• [Exercise details]
Answer these questions using the Synthego article.
1. What does Synthego provide to scientists and researchers?
2. How much new cash did the company receive from its investors?
3. According to the article, what does it mean for materials to be "clinical-grade"?

• [Passage]
Paul Dabrowski, the chief executive officer of Synthego, which provides genetically engineered cells to scientists and researchers, worries about a future where access to the genetic technologies that will reshape the world are only available to the few who can afford them.
To hear him tell it, that’s why Dabrowski began working on Synthego in the first place — to democratize access to the new technologies that will give scientists, researchers, and consumers new ways to rewrite the code that has defined human existence.
“People talk about access to the tools, but the question is access to the therapies,” Dabrowski said. “We’re talking about the basis of what does it mean to be human not right now, but in the next 100 years.”
Now, the company has a fresh $110 million in cash from new investors at Founders Fund and the company’s previous backers — 8VC and Menlo Ventures — to try and drive costs down.
“This new funding allows us to expand our reach and build out of our full stack platform capabilities at a perfect time,” said Dabrowski, co-founder and CEO, Synthego, in a statement. “Biological medicines are on the cusp of a revolution with the coming curative cell and gene therapies, and we are proud to support this industry.”
While Dabrowski said the financing will be used for further research and development — and bringing new services to market — in the near term the funding will be used to expand two main areas of interest for the company. One is the creation of CRISPR kits that can create different genetic lines based on the requests from researchers and scientists, and the other is creating materials that are “clinical-grade”, which means that they can be used in clinical trials on animal (and potentially human) subjects.

Stored data:

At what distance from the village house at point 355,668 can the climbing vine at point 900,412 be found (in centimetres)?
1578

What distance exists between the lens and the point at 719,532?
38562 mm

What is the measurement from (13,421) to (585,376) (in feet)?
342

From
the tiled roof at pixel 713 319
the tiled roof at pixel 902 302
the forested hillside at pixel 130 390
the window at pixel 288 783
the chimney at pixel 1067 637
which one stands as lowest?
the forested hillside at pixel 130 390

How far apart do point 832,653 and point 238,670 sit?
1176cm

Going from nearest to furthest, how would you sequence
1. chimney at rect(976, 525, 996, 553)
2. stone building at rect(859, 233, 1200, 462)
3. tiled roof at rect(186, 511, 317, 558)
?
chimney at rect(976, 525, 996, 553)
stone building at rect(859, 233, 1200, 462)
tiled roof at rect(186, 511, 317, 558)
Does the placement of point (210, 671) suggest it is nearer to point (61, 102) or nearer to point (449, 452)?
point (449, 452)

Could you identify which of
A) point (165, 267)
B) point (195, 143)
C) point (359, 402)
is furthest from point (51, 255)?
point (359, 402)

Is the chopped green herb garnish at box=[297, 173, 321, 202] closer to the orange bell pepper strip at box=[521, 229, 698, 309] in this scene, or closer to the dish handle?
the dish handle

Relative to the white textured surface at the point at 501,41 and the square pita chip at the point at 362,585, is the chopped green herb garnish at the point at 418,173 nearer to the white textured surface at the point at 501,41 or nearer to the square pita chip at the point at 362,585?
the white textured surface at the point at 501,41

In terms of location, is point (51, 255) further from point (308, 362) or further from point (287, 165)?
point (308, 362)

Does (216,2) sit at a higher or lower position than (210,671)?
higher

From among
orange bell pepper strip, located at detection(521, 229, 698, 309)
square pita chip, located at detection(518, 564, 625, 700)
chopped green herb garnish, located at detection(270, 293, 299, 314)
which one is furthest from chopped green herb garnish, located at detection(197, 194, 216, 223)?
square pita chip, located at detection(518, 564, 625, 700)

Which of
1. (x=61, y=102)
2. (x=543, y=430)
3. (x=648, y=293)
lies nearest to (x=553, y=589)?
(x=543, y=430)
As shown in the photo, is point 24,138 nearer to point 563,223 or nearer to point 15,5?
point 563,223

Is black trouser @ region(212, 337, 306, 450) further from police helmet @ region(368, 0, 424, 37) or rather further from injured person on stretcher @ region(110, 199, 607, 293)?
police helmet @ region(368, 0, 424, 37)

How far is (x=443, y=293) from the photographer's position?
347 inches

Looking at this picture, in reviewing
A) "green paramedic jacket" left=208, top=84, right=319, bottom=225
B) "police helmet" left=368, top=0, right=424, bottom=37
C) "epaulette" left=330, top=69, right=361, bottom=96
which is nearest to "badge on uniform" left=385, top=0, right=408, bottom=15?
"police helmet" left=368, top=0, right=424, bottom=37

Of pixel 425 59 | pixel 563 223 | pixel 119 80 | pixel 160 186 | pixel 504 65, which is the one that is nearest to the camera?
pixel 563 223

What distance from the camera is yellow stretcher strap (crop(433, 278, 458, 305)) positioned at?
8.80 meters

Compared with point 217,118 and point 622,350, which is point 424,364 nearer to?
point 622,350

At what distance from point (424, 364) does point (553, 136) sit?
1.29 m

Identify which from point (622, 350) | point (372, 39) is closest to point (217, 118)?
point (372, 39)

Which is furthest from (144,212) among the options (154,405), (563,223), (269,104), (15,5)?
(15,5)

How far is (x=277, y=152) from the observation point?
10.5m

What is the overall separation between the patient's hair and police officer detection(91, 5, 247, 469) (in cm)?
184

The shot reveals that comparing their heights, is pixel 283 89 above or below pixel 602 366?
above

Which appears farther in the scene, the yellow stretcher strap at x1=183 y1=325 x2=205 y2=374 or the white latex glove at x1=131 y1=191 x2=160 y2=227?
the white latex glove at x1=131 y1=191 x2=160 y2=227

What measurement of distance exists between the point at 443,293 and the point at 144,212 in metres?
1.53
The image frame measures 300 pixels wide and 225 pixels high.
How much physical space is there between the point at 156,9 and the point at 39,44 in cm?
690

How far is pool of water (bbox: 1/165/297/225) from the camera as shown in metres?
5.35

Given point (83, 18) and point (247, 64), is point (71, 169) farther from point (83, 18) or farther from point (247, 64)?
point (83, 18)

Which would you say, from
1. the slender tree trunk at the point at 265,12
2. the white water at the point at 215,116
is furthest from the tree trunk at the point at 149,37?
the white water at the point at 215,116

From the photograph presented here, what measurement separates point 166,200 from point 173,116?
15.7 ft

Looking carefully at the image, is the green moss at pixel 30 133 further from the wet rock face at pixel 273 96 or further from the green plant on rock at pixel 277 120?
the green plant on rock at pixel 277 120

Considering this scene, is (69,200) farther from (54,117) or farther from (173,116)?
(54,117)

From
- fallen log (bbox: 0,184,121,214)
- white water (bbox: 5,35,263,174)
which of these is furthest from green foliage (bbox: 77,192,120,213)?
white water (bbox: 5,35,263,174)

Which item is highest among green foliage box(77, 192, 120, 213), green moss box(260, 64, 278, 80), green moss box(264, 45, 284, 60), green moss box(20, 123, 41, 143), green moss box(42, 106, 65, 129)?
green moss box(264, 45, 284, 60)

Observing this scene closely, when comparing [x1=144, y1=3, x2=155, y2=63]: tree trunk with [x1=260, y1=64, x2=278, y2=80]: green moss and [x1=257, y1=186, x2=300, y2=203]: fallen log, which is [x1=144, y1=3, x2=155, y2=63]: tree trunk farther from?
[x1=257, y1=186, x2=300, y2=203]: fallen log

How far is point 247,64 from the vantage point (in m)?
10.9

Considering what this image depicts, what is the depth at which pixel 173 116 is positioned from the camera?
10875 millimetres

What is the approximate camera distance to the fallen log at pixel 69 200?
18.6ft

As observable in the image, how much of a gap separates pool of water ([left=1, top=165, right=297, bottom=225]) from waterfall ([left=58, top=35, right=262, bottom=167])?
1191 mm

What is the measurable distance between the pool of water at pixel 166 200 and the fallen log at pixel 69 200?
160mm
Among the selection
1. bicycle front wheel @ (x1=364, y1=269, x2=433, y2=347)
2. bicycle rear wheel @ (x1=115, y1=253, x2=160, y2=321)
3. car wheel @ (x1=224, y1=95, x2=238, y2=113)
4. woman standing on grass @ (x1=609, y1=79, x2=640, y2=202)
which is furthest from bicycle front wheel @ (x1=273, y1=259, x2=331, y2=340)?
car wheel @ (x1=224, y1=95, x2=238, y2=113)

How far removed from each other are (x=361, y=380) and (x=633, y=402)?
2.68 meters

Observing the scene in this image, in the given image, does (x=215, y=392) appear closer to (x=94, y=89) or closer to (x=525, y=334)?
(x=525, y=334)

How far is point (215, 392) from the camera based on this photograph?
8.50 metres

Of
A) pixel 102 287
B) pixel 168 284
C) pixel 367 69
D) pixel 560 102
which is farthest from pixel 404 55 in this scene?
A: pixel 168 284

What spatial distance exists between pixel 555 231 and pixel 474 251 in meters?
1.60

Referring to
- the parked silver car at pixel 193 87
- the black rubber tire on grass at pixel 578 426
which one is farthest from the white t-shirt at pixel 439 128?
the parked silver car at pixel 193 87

• [Completed exercise]
1. Genetically engineered cells.
2. $110 million.
3. They can be used in clinical trials on animal (and potentially human) subjects.